Here is the exact toy code. If I run this in its own main() function, it succeeds.
If I literally copy it verbatim into my production code, it fails.

	{
		constexpr int w = 1024;
		constexpr int h = 1024;
		constexpr int area = w * h;
		
		float* input;
		float* U;
		float* V;
		float* sv;
		cudaMalloc(&input, area * sizeof(float));
		cudaMalloc(&U, area * sizeof(float));
		cudaMalloc(&V, area * sizeof(float));
		cudaMalloc(&sv, area * sizeof(float));
		
		cusolverDnHandle_t solver_handle;
		int workspace_size, dev_info;
		float* workspace;
		cusolverDnCreate(&solver_handle);
		cusolverDnSgesvd_bufferSize(solver_handle, h, w, &workspace_size);
		printf("%d\n", workspace_size); fflush(stdout);
		cudaMalloc(&workspace, workspace_size * sizeof(float));
		cusolverDnSgesvd(solver_handle, 'N', 'N', h, w, input, h, sv, U, h, V, w, workspace, workspace_size, nullptr, &dev_info);
		cusolverDnDestroy(solver_handle);
	}

devInfo needs to be a device-side allocation. I have it as a host side thing like workspace_size.

Why it seems to work as a small code but not a big code remains a mystery.

run your small code with compute-sanitizer.

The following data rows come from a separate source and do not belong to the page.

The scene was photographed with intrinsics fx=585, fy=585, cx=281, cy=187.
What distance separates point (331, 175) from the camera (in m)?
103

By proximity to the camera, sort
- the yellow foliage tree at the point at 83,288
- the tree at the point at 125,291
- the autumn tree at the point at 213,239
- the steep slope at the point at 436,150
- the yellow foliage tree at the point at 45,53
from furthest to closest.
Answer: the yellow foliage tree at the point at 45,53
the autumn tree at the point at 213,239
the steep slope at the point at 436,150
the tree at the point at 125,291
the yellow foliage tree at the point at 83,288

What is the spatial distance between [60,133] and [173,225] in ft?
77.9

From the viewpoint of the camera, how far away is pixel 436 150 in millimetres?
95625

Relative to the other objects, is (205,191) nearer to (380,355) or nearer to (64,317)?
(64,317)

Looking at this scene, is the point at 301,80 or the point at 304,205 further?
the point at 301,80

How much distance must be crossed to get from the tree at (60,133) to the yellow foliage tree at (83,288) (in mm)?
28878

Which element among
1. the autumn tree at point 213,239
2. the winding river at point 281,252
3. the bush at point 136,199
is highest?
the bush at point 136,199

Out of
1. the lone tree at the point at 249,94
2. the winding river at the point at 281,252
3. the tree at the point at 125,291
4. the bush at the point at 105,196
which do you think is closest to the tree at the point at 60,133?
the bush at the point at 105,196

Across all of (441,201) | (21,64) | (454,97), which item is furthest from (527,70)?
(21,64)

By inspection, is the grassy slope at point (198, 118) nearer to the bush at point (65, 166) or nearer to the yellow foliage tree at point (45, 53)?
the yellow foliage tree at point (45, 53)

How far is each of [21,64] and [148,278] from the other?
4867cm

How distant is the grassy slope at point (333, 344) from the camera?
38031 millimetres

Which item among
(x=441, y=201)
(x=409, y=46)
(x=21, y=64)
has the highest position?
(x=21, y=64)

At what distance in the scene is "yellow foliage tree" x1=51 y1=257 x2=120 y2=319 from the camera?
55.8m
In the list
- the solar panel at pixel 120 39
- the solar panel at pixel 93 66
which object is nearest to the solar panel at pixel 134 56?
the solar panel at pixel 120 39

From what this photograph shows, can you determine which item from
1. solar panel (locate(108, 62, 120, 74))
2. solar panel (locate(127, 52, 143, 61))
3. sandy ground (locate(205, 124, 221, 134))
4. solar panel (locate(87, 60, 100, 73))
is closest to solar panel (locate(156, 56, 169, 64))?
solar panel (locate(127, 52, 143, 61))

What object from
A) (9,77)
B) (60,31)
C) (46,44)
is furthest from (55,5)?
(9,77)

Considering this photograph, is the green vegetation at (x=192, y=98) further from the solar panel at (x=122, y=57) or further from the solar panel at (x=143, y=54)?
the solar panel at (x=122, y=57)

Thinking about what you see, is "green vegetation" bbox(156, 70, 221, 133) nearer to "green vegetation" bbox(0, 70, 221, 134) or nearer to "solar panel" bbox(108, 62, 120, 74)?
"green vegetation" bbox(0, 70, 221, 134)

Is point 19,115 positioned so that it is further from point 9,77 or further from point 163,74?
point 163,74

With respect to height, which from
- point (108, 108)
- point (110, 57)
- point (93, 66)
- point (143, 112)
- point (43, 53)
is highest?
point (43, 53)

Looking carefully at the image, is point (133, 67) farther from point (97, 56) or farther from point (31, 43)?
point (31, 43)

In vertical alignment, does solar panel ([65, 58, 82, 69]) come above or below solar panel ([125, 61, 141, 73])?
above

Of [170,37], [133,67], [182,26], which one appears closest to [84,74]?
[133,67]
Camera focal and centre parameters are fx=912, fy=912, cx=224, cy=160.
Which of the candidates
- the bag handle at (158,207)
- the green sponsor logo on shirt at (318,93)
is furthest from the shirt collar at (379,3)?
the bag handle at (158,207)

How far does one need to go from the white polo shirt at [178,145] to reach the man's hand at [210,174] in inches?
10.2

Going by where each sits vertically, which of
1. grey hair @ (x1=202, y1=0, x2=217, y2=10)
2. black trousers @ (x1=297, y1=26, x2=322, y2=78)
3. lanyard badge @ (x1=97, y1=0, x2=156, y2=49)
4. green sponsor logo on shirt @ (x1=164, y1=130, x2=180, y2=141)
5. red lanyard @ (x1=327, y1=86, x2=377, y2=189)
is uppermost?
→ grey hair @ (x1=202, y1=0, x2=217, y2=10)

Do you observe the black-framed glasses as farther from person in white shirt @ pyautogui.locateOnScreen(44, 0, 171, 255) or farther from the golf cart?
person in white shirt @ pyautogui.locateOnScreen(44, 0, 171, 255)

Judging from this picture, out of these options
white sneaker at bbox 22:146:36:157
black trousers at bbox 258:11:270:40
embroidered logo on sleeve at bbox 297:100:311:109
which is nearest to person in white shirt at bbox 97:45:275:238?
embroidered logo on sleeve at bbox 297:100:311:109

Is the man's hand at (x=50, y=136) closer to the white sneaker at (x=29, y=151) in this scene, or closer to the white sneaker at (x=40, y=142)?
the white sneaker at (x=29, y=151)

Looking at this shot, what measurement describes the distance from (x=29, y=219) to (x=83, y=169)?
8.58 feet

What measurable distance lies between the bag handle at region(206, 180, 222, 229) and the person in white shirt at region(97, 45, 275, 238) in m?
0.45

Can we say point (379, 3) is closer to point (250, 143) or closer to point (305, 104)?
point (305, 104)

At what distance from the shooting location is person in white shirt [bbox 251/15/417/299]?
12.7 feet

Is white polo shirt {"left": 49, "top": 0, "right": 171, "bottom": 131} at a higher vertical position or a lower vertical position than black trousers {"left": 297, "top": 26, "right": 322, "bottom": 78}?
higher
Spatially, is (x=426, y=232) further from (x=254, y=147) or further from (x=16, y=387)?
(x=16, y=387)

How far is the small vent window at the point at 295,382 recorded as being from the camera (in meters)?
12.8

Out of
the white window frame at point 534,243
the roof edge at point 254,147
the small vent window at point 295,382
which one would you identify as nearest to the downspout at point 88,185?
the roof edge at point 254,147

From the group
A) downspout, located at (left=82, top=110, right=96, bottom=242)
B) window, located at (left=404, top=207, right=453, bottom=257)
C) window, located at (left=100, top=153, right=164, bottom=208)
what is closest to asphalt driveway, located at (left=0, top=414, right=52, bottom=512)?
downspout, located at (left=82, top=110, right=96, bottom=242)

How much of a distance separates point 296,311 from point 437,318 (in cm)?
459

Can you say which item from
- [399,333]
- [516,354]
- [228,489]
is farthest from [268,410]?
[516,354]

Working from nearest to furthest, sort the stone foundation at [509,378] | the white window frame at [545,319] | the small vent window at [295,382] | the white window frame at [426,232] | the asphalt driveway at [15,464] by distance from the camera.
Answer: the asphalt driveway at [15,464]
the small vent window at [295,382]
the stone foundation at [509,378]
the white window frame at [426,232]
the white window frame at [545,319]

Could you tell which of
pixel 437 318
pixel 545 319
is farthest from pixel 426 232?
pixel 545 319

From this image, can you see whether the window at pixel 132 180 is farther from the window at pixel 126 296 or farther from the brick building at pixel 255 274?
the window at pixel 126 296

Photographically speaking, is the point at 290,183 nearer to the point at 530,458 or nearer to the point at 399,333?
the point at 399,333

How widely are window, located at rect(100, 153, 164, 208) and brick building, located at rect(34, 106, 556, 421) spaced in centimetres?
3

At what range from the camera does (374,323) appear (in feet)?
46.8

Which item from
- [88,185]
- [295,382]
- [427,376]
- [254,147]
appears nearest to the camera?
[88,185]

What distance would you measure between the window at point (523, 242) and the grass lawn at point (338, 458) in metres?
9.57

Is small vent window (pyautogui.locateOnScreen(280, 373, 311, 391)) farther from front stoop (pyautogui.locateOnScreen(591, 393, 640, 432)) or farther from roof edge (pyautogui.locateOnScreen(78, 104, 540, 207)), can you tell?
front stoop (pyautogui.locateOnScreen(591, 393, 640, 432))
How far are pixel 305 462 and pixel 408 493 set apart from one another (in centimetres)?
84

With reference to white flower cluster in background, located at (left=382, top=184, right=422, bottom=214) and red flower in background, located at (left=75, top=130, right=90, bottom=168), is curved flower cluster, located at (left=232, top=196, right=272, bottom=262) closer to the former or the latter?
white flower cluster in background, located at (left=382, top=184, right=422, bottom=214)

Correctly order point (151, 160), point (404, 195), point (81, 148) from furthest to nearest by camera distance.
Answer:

That’s a good general validation of any CUDA code before committing to production.

The reason it seems to work is that the run-time error checking (e.g. for out-of-bounds access) is not as tight as the error checking done by compute-sanitizer. A similar observation can be made with CPU code. Accessing an array one location beyond its end will generally not result in an runtime error in CPU code, but running that same code with valgrind will show the error.

This topic was automatically closed 14 days after the last reply. New replies are no longer allowed.